* BEGIN Recorded data *

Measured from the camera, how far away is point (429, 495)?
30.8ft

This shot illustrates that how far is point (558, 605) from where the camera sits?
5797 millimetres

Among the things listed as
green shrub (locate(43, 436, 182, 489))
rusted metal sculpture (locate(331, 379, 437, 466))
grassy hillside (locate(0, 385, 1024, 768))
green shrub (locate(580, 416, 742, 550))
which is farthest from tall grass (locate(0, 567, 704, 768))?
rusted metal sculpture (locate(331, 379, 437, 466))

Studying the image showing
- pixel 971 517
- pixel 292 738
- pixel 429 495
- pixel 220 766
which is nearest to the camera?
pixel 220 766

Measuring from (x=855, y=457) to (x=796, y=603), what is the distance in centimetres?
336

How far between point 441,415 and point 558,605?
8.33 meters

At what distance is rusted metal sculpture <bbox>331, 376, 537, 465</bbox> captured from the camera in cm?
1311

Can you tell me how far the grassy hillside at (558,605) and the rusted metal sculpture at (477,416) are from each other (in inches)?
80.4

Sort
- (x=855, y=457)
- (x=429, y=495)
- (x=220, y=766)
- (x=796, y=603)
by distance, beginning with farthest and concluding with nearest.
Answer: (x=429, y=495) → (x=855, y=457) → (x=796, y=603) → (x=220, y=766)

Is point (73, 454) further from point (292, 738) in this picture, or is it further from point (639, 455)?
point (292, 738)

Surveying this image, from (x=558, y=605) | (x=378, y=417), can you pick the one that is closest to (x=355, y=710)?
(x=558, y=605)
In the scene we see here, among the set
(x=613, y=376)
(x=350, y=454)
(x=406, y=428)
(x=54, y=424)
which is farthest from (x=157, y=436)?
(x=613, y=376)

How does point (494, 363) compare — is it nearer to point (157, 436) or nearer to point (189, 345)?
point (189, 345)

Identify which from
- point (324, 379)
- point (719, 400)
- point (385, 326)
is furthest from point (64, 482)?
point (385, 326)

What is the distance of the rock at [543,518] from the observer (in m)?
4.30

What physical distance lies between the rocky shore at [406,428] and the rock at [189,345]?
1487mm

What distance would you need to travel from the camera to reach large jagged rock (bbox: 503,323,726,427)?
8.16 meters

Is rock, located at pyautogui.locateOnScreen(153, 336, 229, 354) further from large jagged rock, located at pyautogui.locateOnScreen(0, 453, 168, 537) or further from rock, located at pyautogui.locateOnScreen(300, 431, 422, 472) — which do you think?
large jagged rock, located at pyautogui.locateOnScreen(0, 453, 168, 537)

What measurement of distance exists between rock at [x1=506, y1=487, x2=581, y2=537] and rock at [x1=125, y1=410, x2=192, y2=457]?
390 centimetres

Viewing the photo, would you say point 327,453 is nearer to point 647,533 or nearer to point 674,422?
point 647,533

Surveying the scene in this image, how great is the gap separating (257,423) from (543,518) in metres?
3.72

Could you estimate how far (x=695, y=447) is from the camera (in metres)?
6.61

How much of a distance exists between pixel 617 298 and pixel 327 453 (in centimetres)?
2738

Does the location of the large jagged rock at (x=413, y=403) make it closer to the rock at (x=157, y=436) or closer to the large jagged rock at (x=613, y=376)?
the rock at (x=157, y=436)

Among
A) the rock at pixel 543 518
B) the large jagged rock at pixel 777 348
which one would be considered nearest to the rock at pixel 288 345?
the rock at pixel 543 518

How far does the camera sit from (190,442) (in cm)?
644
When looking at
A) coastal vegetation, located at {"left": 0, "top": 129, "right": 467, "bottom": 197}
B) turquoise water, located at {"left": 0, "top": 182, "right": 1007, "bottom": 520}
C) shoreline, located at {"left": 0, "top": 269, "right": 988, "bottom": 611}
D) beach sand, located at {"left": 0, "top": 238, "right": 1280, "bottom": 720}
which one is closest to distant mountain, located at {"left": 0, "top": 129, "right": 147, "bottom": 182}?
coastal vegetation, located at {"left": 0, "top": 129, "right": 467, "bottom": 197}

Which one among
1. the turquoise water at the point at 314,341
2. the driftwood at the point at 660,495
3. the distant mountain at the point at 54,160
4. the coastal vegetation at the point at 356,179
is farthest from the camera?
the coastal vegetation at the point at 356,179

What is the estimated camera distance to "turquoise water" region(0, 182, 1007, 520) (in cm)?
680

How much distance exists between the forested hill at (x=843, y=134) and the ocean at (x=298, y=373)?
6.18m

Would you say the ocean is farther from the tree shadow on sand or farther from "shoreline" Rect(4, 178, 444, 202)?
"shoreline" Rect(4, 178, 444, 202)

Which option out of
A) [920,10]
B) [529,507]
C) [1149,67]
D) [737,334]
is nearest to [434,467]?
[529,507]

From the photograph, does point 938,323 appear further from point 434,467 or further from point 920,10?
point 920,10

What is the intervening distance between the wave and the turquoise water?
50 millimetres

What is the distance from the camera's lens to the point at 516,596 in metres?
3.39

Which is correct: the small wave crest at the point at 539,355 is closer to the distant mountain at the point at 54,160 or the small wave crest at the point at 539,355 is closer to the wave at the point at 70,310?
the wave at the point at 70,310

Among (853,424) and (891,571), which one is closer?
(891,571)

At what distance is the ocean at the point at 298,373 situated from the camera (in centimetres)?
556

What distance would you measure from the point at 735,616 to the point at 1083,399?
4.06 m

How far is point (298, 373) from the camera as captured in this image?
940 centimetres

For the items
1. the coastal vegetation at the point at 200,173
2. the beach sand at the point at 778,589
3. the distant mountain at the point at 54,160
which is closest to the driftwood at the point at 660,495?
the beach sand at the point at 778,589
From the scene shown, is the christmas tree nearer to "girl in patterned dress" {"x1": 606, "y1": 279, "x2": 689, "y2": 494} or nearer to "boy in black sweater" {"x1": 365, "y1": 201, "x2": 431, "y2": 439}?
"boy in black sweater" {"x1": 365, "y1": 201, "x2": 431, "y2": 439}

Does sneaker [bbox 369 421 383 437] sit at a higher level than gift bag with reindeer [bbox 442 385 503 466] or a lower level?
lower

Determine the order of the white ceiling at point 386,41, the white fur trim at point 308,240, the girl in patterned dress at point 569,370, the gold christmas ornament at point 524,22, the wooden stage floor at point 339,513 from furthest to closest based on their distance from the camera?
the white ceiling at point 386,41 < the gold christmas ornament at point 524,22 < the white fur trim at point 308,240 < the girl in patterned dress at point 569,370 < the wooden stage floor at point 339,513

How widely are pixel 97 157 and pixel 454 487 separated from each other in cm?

* END Recorded data *

Stated problem: Change every occurrence of "grassy hillside" in the listing to "grassy slope", and reproduce all other text without alteration.

Exercise response:
Measured from the camera, how far away is point (429, 495)?
30.8ft

This shot illustrates that how far is point (558, 605) from where the camera sits?
5797 millimetres

Among the things listed as
green shrub (locate(43, 436, 182, 489))
rusted metal sculpture (locate(331, 379, 437, 466))
grassy slope (locate(0, 385, 1024, 768))
green shrub (locate(580, 416, 742, 550))
which is farthest from tall grass (locate(0, 567, 704, 768))?
rusted metal sculpture (locate(331, 379, 437, 466))

Studying the image showing
- pixel 971 517
- pixel 292 738
- pixel 429 495
- pixel 220 766
which is nearest to the camera?
pixel 220 766

Measuring from (x=855, y=457) to (x=796, y=603), what is the distance in centimetres?
336

How far between point 441,415 and point 558,605?
8.33 meters

At what distance is rusted metal sculpture <bbox>331, 376, 537, 465</bbox> captured from the camera in cm?
1311

Can you tell me how far the grassy slope at (558,605) and the rusted metal sculpture at (477,416) are from each other (in inches)?
80.4

Sort
- (x=855, y=457)
- (x=429, y=495)
- (x=220, y=766)
- (x=796, y=603)
by distance, beginning with farthest and concluding with nearest.
Answer: (x=429, y=495) → (x=855, y=457) → (x=796, y=603) → (x=220, y=766)

Is point (73, 454) further from point (292, 738) in this picture, or is it further from point (639, 455)?
point (292, 738)

Surveying this image, from (x=558, y=605) | (x=378, y=417), can you pick the one that is closest to (x=355, y=710)?
(x=558, y=605)
In the scene we see here, among the set
(x=613, y=376)
(x=350, y=454)
(x=406, y=428)
(x=54, y=424)
which is farthest from (x=157, y=436)?
(x=613, y=376)

How does point (494, 363) compare — is it nearer to point (157, 436) or nearer to point (189, 345)?
point (189, 345)

Identify which from
- point (324, 379)
- point (719, 400)
- point (385, 326)
is furthest from point (64, 482)?
point (385, 326)

What is the distance of the rock at [543,518] from the observer (in m)?
4.30

What physical distance lies between the rocky shore at [406,428] and the rock at [189,345]?
1487mm

What distance would you need to travel from the camera to reach large jagged rock (bbox: 503,323,726,427)?
8.16 meters

Is rock, located at pyautogui.locateOnScreen(153, 336, 229, 354) further from large jagged rock, located at pyautogui.locateOnScreen(0, 453, 168, 537) or further from rock, located at pyautogui.locateOnScreen(300, 431, 422, 472) — which do you think?
large jagged rock, located at pyautogui.locateOnScreen(0, 453, 168, 537)

What measurement of distance exists between rock at [x1=506, y1=487, x2=581, y2=537] and rock at [x1=125, y1=410, x2=192, y2=457]?
390 centimetres

Viewing the photo, would you say point 327,453 is nearer to point 647,533 or nearer to point 674,422?
point 647,533

Surveying the scene in this image, how great is the gap separating (257,423) from (543,518) in metres?
3.72

Could you estimate how far (x=695, y=447) is from the camera (in metres)?
6.61

How much of a distance exists between pixel 617 298 and pixel 327 453 (in centimetres)?
2738

Does the location of the large jagged rock at (x=413, y=403) make it closer to the rock at (x=157, y=436) or closer to the large jagged rock at (x=613, y=376)?
the rock at (x=157, y=436)

Among
A) the rock at pixel 543 518
B) the large jagged rock at pixel 777 348
which one would be considered nearest to the rock at pixel 288 345?
the rock at pixel 543 518

How far does the camera sit from (190,442) (in cm)?
644
When looking at
A) coastal vegetation, located at {"left": 0, "top": 129, "right": 467, "bottom": 197}
B) turquoise water, located at {"left": 0, "top": 182, "right": 1007, "bottom": 520}
C) shoreline, located at {"left": 0, "top": 269, "right": 988, "bottom": 611}
D) beach sand, located at {"left": 0, "top": 238, "right": 1280, "bottom": 720}
which one is closest to distant mountain, located at {"left": 0, "top": 129, "right": 147, "bottom": 182}?
coastal vegetation, located at {"left": 0, "top": 129, "right": 467, "bottom": 197}

Which one among
1. the turquoise water at the point at 314,341
2. the driftwood at the point at 660,495
3. the distant mountain at the point at 54,160
4. the coastal vegetation at the point at 356,179
is farthest from the camera?
the coastal vegetation at the point at 356,179

What is the estimated camera distance to "turquoise water" region(0, 182, 1007, 520) (in cm)?
680

How much distance exists between the forested hill at (x=843, y=134) and the ocean at (x=298, y=373)?
6.18m

Would you say the ocean is farther from the tree shadow on sand or farther from "shoreline" Rect(4, 178, 444, 202)?
"shoreline" Rect(4, 178, 444, 202)

Which option out of
A) [920,10]
B) [529,507]
C) [1149,67]
D) [737,334]
is nearest to [434,467]?
[529,507]

From the photograph, does point 938,323 appear further from point 434,467 or further from point 920,10?
point 920,10

What is the intervening distance between the wave and the turquoise water?
50 millimetres

What is the distance from the camera's lens to the point at 516,596 in metres?
3.39

Which is correct: the small wave crest at the point at 539,355 is closer to the distant mountain at the point at 54,160 or the small wave crest at the point at 539,355 is closer to the wave at the point at 70,310?
the wave at the point at 70,310

Among (853,424) and (891,571), which one is closer?
(891,571)

At what distance is the ocean at the point at 298,373 situated from the camera (in centimetres)?
556

What distance would you measure from the point at 735,616 to the point at 1083,399?
4.06 m

How far is point (298, 373) from the camera as captured in this image?
940 centimetres

For the items
1. the coastal vegetation at the point at 200,173
2. the beach sand at the point at 778,589
3. the distant mountain at the point at 54,160
which is closest to the driftwood at the point at 660,495?
the beach sand at the point at 778,589
From the scene shown, is the christmas tree nearer to "girl in patterned dress" {"x1": 606, "y1": 279, "x2": 689, "y2": 494} or nearer to "boy in black sweater" {"x1": 365, "y1": 201, "x2": 431, "y2": 439}?
"boy in black sweater" {"x1": 365, "y1": 201, "x2": 431, "y2": 439}

Does sneaker [bbox 369 421 383 437] sit at a higher level than gift bag with reindeer [bbox 442 385 503 466] or a lower level?
lower

Determine the order of the white ceiling at point 386,41, the white fur trim at point 308,240, the girl in patterned dress at point 569,370, the gold christmas ornament at point 524,22, the wooden stage floor at point 339,513 from furthest to closest based on their distance from the camera?
the white ceiling at point 386,41 < the gold christmas ornament at point 524,22 < the white fur trim at point 308,240 < the girl in patterned dress at point 569,370 < the wooden stage floor at point 339,513

How widely are pixel 97 157 and pixel 454 487 separated from each other in cm?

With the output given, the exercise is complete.